BTW, any special condition that a user has to turn off fork/execve?
I don't remember that LKET ever wrote event names into lket.out. Only
group id and hook id is written. Can you paste here a snippet of the
output?
Sure, I'm reading the man page here :
http://sourceware.org/systemtap/man5/lket-b2a.1.html
(cvs has the same version). I see output like this:
10.24319 APPNAME: sshd PID:7203 CPU:3 HOOKGRP:2 HOOKID:2 syscall:write,
that appears to show the event name : "syscall:write". But when I run
b2a I get output like this:
73.232758 APPNAME: mime.browse PID:19697 CPU:0 HOOKGRP:9 HOOKID:7
fd:9,buff_addr:-1208643584,count:3773,
After a few hours working with these files I do know that 9,7 is 'write'
but wouldn't it be
handy to emit the event name in the file ? (actually there's not much
need IMHO for the
group and hook ids because they're not human-readable anyway).
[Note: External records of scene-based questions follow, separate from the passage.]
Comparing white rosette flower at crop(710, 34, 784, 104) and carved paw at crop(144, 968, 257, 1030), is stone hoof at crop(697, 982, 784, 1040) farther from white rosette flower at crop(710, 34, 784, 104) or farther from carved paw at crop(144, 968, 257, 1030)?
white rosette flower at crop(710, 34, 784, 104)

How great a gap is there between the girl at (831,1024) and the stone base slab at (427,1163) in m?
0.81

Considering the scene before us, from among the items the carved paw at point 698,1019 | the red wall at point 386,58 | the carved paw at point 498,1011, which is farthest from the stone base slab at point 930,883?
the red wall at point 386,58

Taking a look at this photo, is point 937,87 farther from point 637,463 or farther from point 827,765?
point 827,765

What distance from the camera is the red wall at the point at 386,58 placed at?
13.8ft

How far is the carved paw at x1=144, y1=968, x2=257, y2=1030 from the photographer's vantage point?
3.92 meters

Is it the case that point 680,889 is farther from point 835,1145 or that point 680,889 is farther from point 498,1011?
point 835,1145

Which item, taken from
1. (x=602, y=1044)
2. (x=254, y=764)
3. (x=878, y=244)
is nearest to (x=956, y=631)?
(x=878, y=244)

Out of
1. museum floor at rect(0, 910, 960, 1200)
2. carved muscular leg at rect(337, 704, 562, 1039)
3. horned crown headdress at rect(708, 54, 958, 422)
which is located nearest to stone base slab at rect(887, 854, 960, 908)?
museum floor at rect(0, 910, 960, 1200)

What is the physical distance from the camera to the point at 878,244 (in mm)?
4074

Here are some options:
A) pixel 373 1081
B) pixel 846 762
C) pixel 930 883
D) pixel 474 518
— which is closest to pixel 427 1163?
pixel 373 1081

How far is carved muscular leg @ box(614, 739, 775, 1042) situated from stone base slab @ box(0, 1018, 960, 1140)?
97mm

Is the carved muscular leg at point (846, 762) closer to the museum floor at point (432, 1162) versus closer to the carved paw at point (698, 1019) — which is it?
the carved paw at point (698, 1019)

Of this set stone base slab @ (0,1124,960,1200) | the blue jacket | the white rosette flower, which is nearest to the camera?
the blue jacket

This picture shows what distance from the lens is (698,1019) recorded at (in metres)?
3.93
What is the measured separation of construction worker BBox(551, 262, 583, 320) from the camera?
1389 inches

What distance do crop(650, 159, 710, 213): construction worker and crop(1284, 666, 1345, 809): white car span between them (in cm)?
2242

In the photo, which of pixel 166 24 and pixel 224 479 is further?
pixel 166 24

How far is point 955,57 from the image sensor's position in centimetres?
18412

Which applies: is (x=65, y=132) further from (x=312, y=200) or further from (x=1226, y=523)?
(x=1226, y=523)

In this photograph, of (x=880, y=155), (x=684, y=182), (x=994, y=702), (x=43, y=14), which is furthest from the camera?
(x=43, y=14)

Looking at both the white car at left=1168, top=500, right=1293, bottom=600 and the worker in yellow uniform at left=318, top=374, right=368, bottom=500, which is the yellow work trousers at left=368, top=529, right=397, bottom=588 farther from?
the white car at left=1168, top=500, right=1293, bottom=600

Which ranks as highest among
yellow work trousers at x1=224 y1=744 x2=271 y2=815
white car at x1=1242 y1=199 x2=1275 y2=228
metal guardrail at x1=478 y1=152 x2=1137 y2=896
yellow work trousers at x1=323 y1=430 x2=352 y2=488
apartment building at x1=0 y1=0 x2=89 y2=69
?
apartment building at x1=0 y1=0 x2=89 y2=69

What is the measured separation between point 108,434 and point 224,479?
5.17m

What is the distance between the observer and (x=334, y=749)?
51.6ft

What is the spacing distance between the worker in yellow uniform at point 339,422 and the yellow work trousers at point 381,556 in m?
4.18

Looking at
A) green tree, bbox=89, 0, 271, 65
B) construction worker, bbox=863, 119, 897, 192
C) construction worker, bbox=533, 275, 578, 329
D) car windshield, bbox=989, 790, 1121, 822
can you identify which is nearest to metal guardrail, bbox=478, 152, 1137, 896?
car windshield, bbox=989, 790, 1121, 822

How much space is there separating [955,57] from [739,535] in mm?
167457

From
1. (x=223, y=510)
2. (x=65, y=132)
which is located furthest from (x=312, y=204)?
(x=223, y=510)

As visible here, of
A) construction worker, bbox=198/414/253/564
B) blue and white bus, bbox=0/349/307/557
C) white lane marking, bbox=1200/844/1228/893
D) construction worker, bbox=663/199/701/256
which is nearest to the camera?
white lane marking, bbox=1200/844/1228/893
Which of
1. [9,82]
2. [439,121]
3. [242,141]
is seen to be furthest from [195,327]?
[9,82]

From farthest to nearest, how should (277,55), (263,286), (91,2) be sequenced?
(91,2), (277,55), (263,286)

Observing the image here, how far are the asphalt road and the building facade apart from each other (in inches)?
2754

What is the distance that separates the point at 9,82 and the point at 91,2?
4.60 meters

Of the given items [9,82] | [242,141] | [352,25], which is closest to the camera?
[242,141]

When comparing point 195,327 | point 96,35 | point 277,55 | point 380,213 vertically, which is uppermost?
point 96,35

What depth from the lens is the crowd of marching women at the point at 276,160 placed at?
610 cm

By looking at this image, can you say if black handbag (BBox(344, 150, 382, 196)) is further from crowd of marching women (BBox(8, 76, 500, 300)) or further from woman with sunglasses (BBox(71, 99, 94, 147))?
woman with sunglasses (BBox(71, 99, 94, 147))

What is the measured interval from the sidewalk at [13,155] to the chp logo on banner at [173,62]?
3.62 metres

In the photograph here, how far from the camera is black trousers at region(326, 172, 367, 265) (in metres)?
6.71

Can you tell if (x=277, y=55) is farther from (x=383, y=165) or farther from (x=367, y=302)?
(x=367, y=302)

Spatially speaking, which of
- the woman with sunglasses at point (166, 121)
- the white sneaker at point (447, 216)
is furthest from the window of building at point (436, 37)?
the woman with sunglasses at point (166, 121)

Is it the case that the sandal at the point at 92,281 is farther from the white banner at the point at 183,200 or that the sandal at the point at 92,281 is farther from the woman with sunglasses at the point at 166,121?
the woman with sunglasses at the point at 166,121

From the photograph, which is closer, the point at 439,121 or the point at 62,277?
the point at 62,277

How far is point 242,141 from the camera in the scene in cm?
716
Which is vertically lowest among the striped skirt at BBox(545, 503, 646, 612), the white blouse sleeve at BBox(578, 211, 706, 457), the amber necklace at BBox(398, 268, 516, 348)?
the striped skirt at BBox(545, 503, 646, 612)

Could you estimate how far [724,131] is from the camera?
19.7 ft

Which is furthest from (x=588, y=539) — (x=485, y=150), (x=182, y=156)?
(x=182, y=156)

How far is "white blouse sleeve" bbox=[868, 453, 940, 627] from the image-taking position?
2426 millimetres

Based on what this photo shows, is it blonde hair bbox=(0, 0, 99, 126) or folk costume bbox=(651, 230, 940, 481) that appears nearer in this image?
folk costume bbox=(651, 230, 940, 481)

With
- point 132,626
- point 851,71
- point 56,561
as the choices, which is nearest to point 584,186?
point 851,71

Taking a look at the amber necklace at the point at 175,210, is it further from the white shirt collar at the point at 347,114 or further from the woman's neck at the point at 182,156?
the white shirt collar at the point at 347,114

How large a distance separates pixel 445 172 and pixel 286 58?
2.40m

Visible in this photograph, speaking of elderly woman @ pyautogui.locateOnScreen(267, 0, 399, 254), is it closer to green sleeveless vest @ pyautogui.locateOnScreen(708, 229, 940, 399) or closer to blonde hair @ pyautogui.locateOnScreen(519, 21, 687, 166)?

Yes. syscall:write is only the output while not the event name. I also
think that "9,7" is hard to read. So there are two options:
1> add the event name into each row of record, so it will look like:
10.24319 APPNAME: sshd PID:7203 CPU:3 EVENT_NAME:syscall.return
HOOKGRP:2 HOOKID:2 syscall:write,
73.232758 APPNAME: mime.browse PID:19697 CPU:0
EVENT_NAME:iosysall.write.entry HOOKGRP:9 HOOKID:7
fd:9,buff_addr:-1208643584,count:3773,
but it will make the final ascii output a little larger. But it
seems that we can delete "HOOKGRP:9 HOOKID:7" if we provided the
EVENT_NAME
2> write the event description data into a separate file, e.g,
lket.meta, which looks like:
2 1 syscall.entry
2 2 syscall.return
9 7 iosyscall.write.entry
Couple of reasons for postprocessing in MySQL:
Yeah I don't disagree, I'm just reporting my user experience.
Actually I'm supposedly a database expert , but I mainly work
with their internal implementation rather than actually _using_ them ;)
This example will generate top 10 most frequently syscalls
Examples would be good. I can probably generate some.
The first thing I need to do is make a script that invokes
mysql in an automated fashion, avoiding all that show databases; use
xxxxx; stuff.
It should just pick the most recent one.
It will be great if you can add your store procedures/scripts into
LKET. People will find lket easier to use if we provides as much as
more the store procedures/shell scripts for post-processing.